Former political party in Australia

The Commonwealth Party was a short-lived, urban, conservative political party in New South Wales between May 1943 and January 1944.

The United Australia Party, in coalition with the Country Party was in power federally and in New South Wales throughout much of the 1930s. However, ideological and leadership issues resulted in severe fissures occurring in conservative political forces towards the end of the decade. This was seen most markedly in the deposing of the Prime Minister Robert Menzies federally in 1941 and the NSW Premier Bertram Stevens in 1939. Menzies was succeeded as leader of the UAP by Billy Hughes in 1943.

The Commonwealth Party was launched on 27 May 1943, sponsored by the Fighting Forces and Civilians' Organisation. Hughes referred to such formation of parties as "mushroom growths". Another party, the Liberal Democratic Party split from the NSW division of the UAP prior to the 1943 federal election in August. Hughes led the party to a disastrous defeat at the 1943 election. The party's national primary vote was reduced by 8% and it lost 9 of its 23 seats since the 1940 election. It is unknown if Commonwealth Party contested any seats.

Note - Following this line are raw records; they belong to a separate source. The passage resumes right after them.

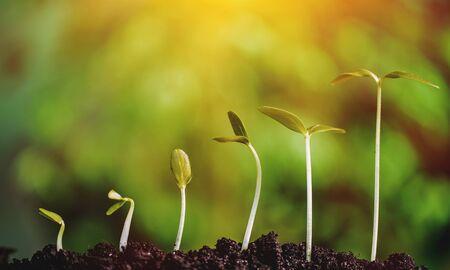 Photo pour Growth of new life concept - image libre de droit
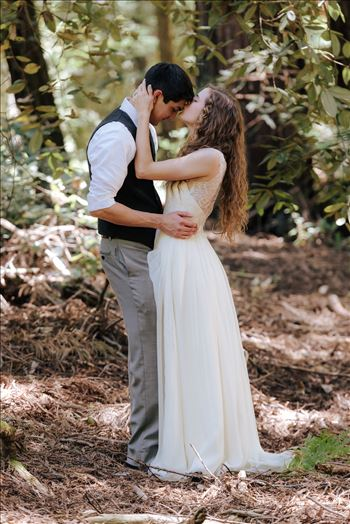 FW-6044.JPG - Mt Madonna wedding in the redwoods outside of Watsonville, California with a romantic and classic vibe by sarah williams of mirror\u0027s edge photography a san luis obispo wedding photographer.  Bride kisses groom in the trees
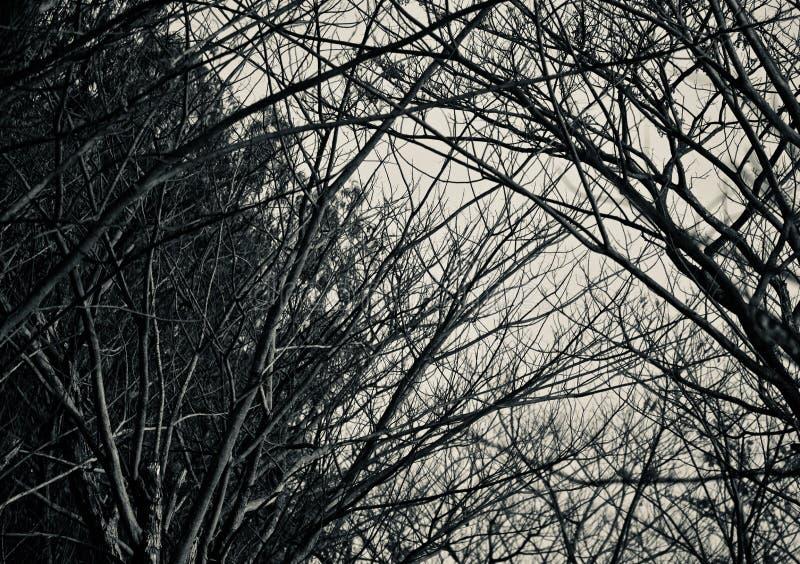 Ciemny drzewo i rośliny odizolowywaliśmy naturalnego przedmiota fotografię zdjęcia stock
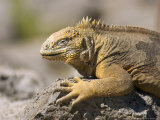 Land Iguana, South Plaza Island, Ecuador Photographic Print by David M. Dennis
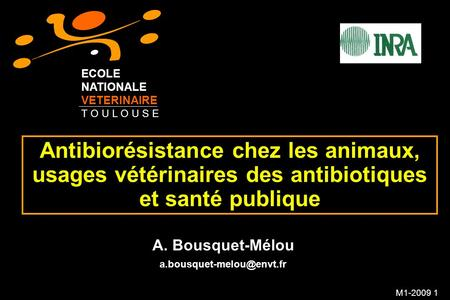 ECOLE NATIONALE VETERINAIRE T O U L O U S E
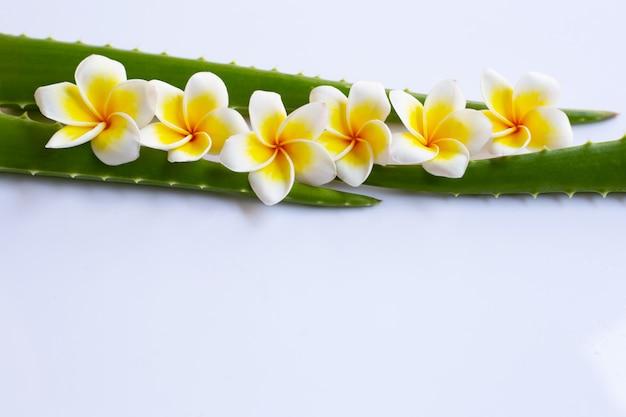 アロエベラとプルメリアの花は白い背景の上。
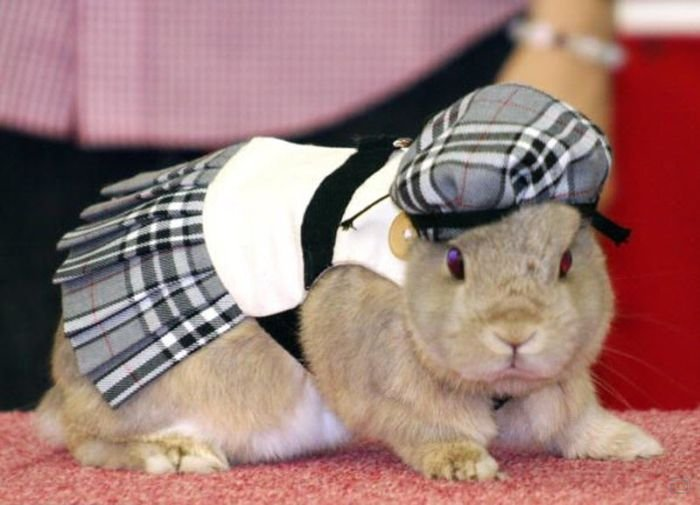 Показ одежды для кроликов (12 фото)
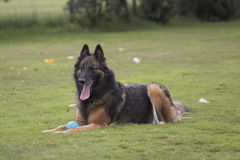 Dog, Belgian Shepherd Tervuren, lying in grass Stock Image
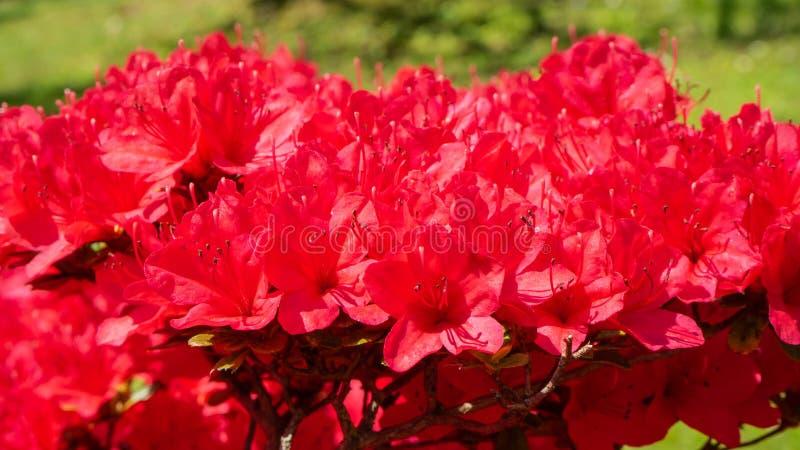 Red azalea in full bloom in spring. Time royalty free stock photo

After the election, what remained of the UAP's NSW division began discussions with the Liberal Democratic Party and Commonwealth Party on a merger to form a new party, proposed to be also named Liberal Democratic Party. By November 1943, discussions were almost completed and unity was likely. The County Party refused to join in the merger but expressed they would co-operate with the new party. However, during the unity conference on 24 November 1943, the LDP walked out of the conference as they were not willing to support retaining the secretary of the UAP, H. W. Horsfield, as the secretary of the new party, as well as retaining members of his staff. Instead, during the same conference, the Commonwealth Party and the New South Wales UAP proceeded to merge without the LDP to form the Democratic Party. As such, LDP remained a separate party to the Democratic Party.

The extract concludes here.